Similar to the NLR and PLR, RDW is another part of the CBC that could also serve as a biomarker for inflammation-associated processes. It is often expressed as RDW-CV and RDW-SD; the former is the quotient of the standard deviation of the red blood cell volume, whereas the latter is the width of the erythrocyte volume distribution curve at a level 20% above baseline. Recently, several studies have reported the clinical value of RDW in stroke patients. Hong et al. reported an association between RDW-SD and serum NSE levels, which can be considered a risk factor for neuronal damage in AIS patients [22]. The role of RDW-CV as an independent prognostic factor in acute cerebral infarction was revealed by Kim and colleagues [23].

Consistent with these research findings, compared with non-PSD patients, RDW-CV and RDW-SD were significantly higher and positively correlated with serum IL-6 concentrations in PSD patients. Since IL-6 is an inflammatory mediator closely associated with PSD [24], we speculated that elevated RDW-CV and RDW-SD might be observed in patients with stroke who are at high risk for the occurrence of PSD. In PSD patients, RDW-SD was positively correlated with HAM-D scores at 6 months after admission; however, there were no statistically significant correlations between RDW-CV and HAM-D scores at 6 months after admission, implying that RDW-SD may be better suited for predicting PSD in patients with stroke. Subsequently, our study revealed RDW-SD and RDW-CV as independent predictors of PSD. With regard to predicting PSD, the AUCs of RDW-SD and RDW-CV were 0.796 and 0.634, indicating that RDW-SD possesses better predictive value than RDW-CV.

While interpreting the results of this study, several limitations should be considered. This was a single-centre retrospective study with small sample size, suggesting a need for a large-scale multicentre study on stroke patients to support our findings.
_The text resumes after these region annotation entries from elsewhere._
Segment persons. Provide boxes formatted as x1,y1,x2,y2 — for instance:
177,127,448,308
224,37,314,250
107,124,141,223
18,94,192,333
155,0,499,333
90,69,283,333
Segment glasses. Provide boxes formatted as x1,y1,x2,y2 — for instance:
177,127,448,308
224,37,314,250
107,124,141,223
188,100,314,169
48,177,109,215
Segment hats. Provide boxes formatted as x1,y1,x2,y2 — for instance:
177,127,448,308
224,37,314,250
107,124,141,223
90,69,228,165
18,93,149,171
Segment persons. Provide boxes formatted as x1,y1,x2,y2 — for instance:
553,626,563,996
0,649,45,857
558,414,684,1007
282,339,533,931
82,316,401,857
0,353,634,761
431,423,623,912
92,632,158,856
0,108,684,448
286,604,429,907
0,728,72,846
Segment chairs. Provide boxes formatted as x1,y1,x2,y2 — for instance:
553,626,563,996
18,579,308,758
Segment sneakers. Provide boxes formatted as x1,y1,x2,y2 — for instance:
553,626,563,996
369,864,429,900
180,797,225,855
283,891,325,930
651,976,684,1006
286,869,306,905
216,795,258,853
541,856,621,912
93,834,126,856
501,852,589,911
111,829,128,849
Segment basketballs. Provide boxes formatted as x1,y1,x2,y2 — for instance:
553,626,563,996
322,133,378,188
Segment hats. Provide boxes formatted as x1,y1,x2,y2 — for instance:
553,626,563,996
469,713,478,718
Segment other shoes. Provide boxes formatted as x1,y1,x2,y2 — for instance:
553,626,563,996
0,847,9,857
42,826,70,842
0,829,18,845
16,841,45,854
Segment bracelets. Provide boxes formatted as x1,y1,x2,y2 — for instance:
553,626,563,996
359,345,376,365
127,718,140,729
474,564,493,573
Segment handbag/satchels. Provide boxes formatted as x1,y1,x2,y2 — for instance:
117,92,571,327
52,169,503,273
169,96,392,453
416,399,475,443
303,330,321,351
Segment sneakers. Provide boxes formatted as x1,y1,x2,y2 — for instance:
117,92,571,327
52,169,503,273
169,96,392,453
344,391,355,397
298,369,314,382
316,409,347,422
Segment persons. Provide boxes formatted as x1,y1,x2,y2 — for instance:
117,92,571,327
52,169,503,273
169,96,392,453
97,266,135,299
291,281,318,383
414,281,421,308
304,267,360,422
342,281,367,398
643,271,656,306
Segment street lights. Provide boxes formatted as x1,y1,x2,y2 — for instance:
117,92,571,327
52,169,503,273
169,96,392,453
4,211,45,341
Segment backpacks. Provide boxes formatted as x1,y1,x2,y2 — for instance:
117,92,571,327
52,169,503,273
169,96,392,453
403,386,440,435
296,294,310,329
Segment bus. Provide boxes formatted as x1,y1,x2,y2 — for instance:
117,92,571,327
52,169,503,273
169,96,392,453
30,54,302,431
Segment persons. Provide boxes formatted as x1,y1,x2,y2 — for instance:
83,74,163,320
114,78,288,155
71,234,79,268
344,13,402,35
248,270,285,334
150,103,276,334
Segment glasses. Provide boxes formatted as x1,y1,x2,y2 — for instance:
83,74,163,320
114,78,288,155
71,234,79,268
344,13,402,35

Due to the short follow-up time, some important factors related to depressive events were not included in the collection, such as the use of antidepressants, psychotherapy, and social support, and these factors may affect the diagnosis of PSD. Nevertheless, our results suggest the potential of RDW-SD to be a marker for the prediction of PSD after acute ischaemic stroke.

Our study confirmed that compared with non-PSD patients, PSD patients exhibited an increase in RDW-CV and RDW-SD, which positively correlated with serum IL-6 concentrations. RDW-SD was positively correlated with HAM-D score, which might be more suitable for predicting poststroke depression in stroke patients. In future clinical work, for patients with AIS, we should focus on the assessment of early depression and pay attention to early psychological intervention and prevention. Early detection and early treatment of PSD will have a good impact on the prognosis of patients.